The problem with these, and to some extent all VAG engines, is that they do not use the same type of breather system many other manufacturers do. They do not have an in inlet/outlet way of scavenging the crankcase vapors. So, name almost any other engine, they'll have an inlet... filtered air from the clean side of the air cleaner (so post filter), to go INTO the engine, then an outlet that is affixed to the intake manifold, usually with either a spring loaded valve, or some sort of orifice (commonly called a PCV valve).

So those engines always run with a potential negative to neutral pressure in the crankcase, although technically it varies based on engine load (vacuum), engine health (blowby past the rings), RPM, etc. But when you turbocharge things, you have situations where there is POSITIVE intake pressure (boost), so you cannot simply dump the PCV into the intake manifold. You have to have a way to regulate the scavenging. Switching over to porting it into the intake air stream is an easy way to do this. And TDIs are already like this, because they run unthrottled under most conditions, or all conditions, depending on which version you have. They do not run with intake vacuum.

The VAG non-turbo gasoline engines are also like the TDIs. And they generally do not have any problems save for the later 2.5L 5 cyl and that is easily fixed with a new valve cover. The problems arise from the turbo gas engines, and VAG seems to struggle with a surefire way to make the crankcase breather work reliably. The older engines, like my AWM Passat for instance, have an excessively complex mind numbing array of check valves, suction pump, bleeder valve, tubes, hoses... it's nuts complicated. And it is all quite fragile, and a problem with ANY of it results in either poor driveability and/or the ubiquitous MIL staring you in the face. Plus, much of it is buried under the intake manifold and is not easy to get to. The transverse cars add an extra layer of crap because they place the SAI pump in the way, so THAT has to come off to get at anything, too. 1.8t NBs are tight quarters!
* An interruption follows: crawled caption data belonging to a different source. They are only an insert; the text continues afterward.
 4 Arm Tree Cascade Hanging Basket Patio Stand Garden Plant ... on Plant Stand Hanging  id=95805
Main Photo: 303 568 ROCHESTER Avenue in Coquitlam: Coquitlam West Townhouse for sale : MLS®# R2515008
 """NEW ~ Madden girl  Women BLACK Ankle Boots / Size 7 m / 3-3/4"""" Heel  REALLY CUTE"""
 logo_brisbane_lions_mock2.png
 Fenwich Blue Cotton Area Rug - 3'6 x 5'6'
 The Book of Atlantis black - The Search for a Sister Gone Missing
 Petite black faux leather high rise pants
However, those setups, while fragile and troublesome, never ever caused some catastrophic loss of oil. They greatly simplified this on the first of the DI turbo gas engines based on the old belt driven engines (BPY, for instance), and those crankcase pressure regulators, while they could fail, never caused any major problems either. And I applauded them for at least simplifying the design and doing away with a lot of the nonsense the earlier port injected turbo engines had.
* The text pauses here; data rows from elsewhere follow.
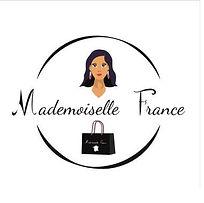 logo_mademoiselle_france.jpg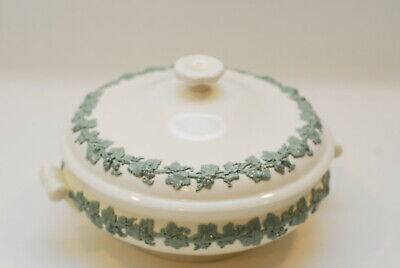 Wedgwood Queensware Embossed Celadon On Cream Round Covered Vegetable Bowl
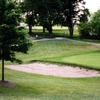 A view of sand trap at Highland Hills Golf Club
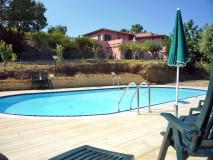 Ferienwohnung Elba Pool (7)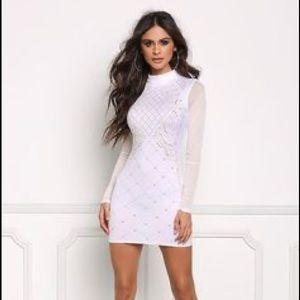 White  studded mesh sleeves bodycon dress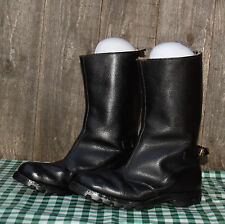 Vtg Leather Flying Motorcycle Boots Size 8 Classic/Cafe Racer/Rocker/Fireman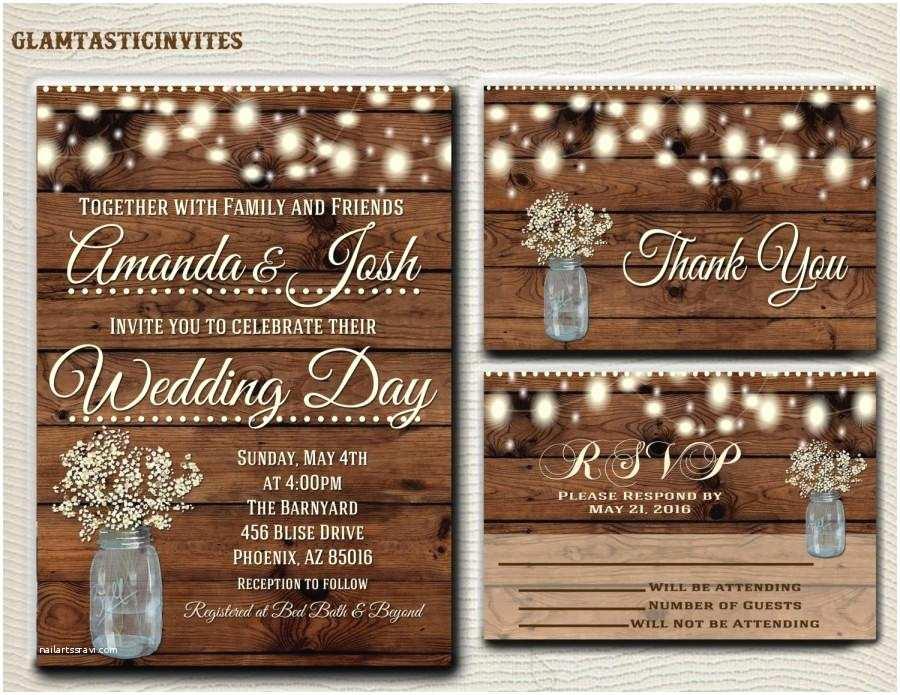 Rustic Country Wedding Invitations Rustic Wedding Invitation Printable Country Wedding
But somehow, while they kept the simplified setup on the new EA888, they managed to create so many other fragile bits... the rear main seal design being one of them... that the simplified breather system gets overshadowed.

So yes, I recently rebuilt the breather system on my AWM, for the second time since it left the factory, and have done so on countless second gen 1.8t engines (AWM, AUG, AWP, AWW, etc.), and it sucks, the engine proper remains 100% intact and untouched. Head has never been off. Transmission never been removed. Timing belt, which is cake easy on the AWM (a little tougher on the transverse cars, but not awful) has been done twice, I'll gladly take that any day over worrying about some spontaneous chain explosion that could happen at seemingly any time past about 50k miles.

But yes, some sort of reengineered breather system (which the aftermarket does have some for some engines, but it obviously isn't EPA compliant) would make great strides in at least making ONE weak spot of the EA888 family more durable.

But that is hardly the only weak spot on these.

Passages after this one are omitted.